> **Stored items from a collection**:
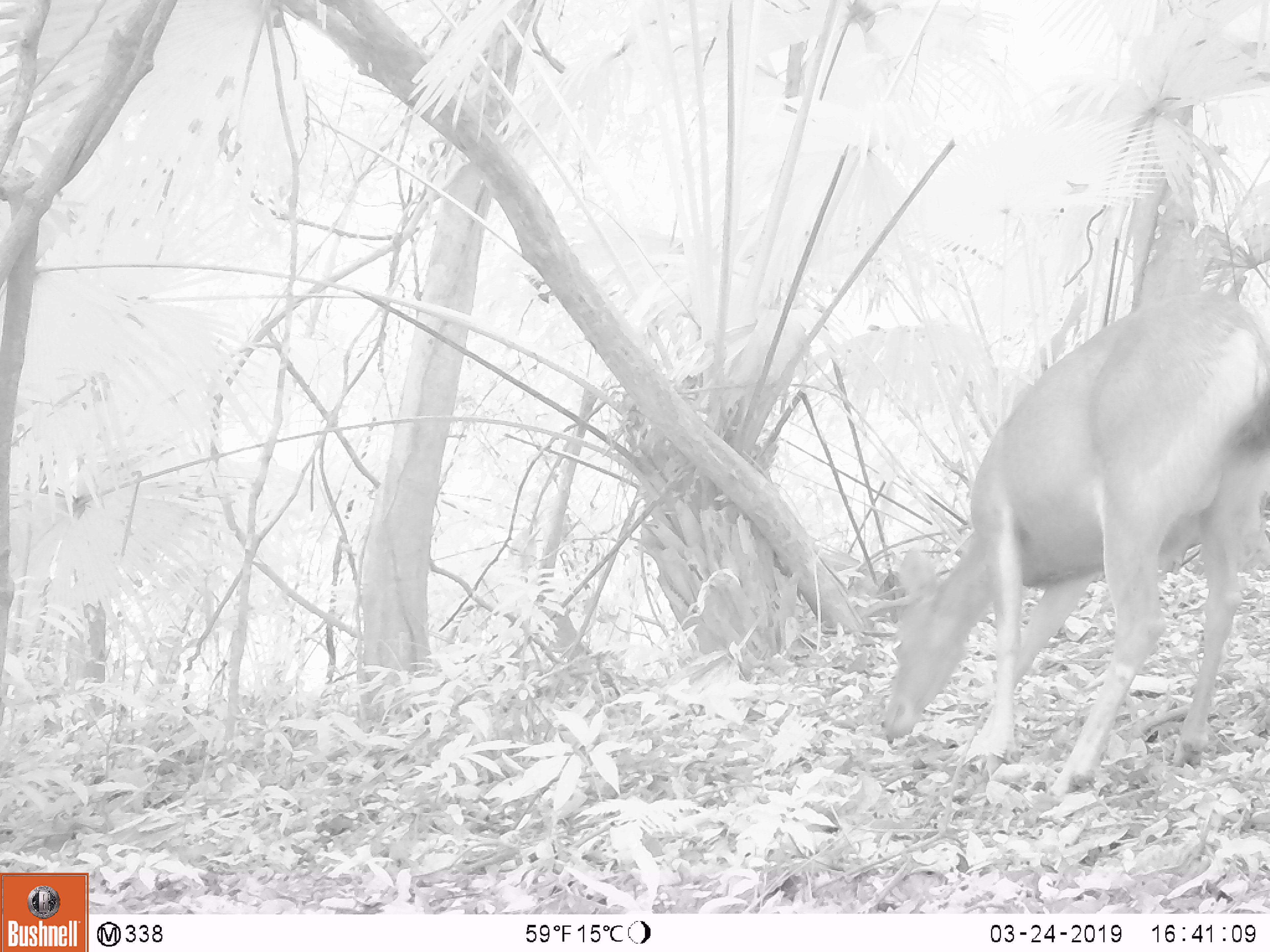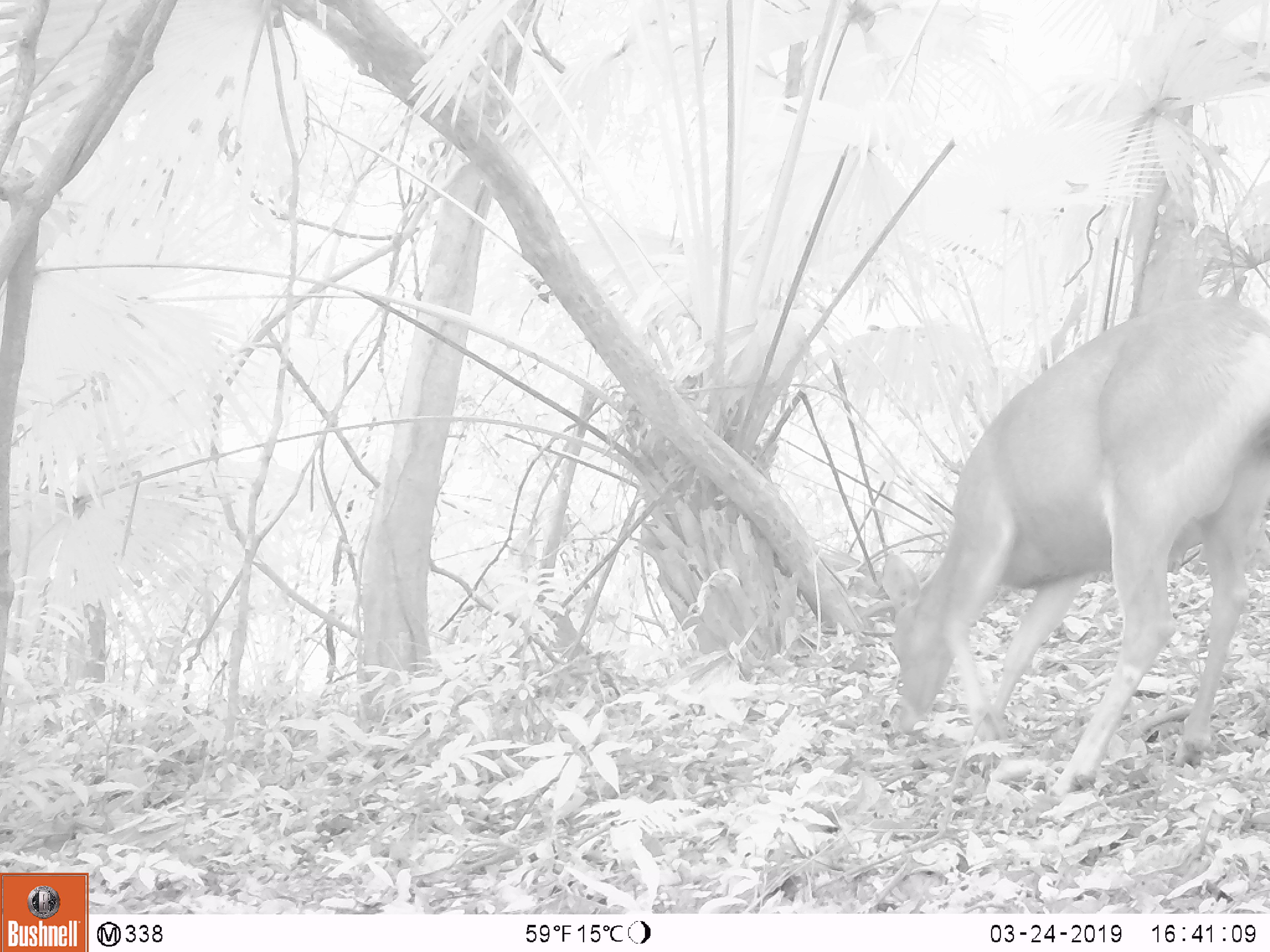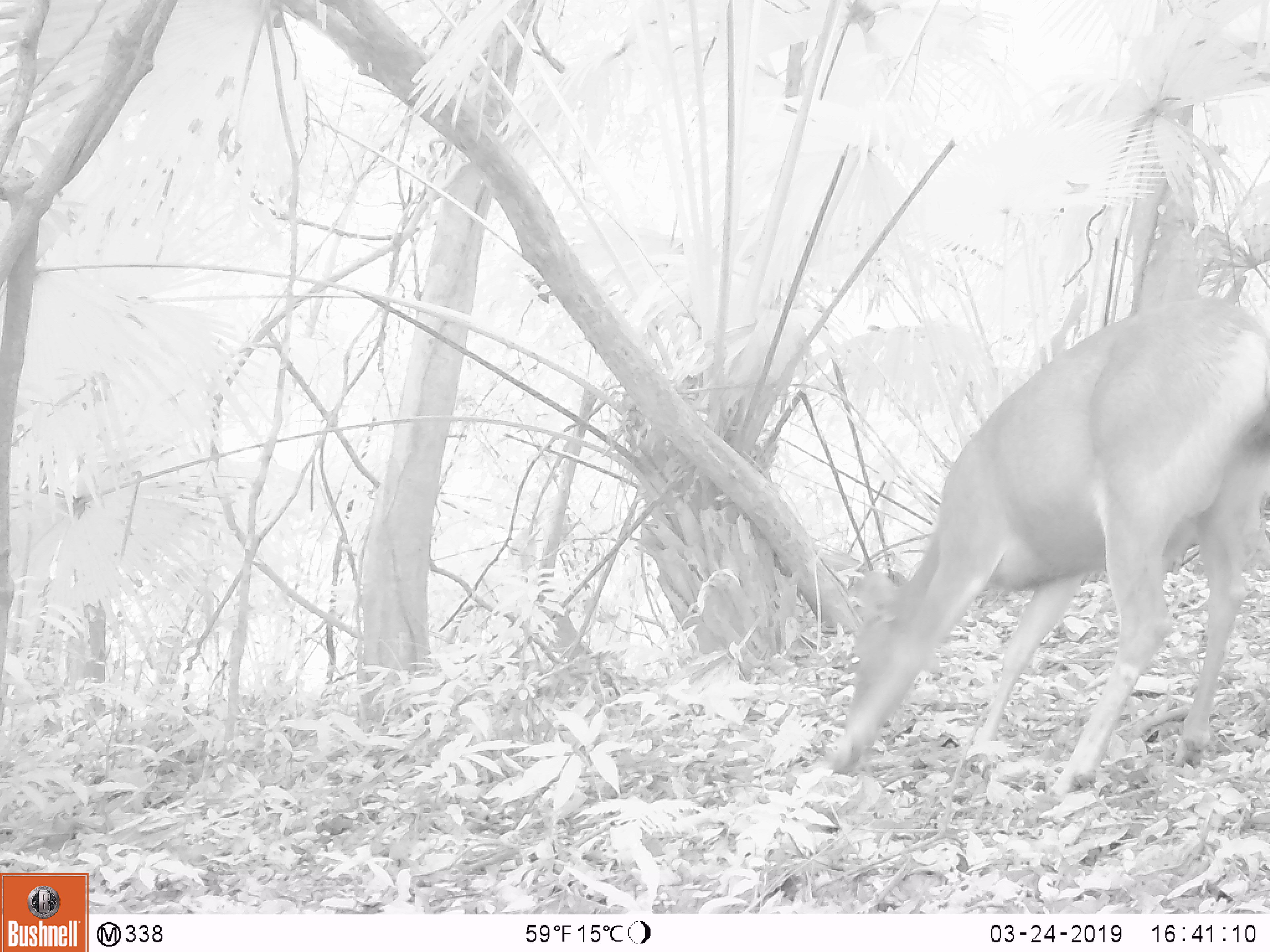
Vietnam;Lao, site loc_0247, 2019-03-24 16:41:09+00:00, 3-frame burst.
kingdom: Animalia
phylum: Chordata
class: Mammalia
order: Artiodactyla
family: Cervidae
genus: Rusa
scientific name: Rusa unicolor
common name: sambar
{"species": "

> **TASK ITEM**: Set down every line of the entries above again, exactly as written, but not the pictures.

> **EXERCISE RESULT**:
Vietnam;Lao, site loc_0247, 2019-03-24 16:41:09+00:00, 3-frame burst.
kingdom: Animalia
phylum: Chordata
class: Mammalia
order: Artiodactyla
family: Cervidae
genus: Rusa
scientific name: Rusa unicolor
common name: sambar
{"species": "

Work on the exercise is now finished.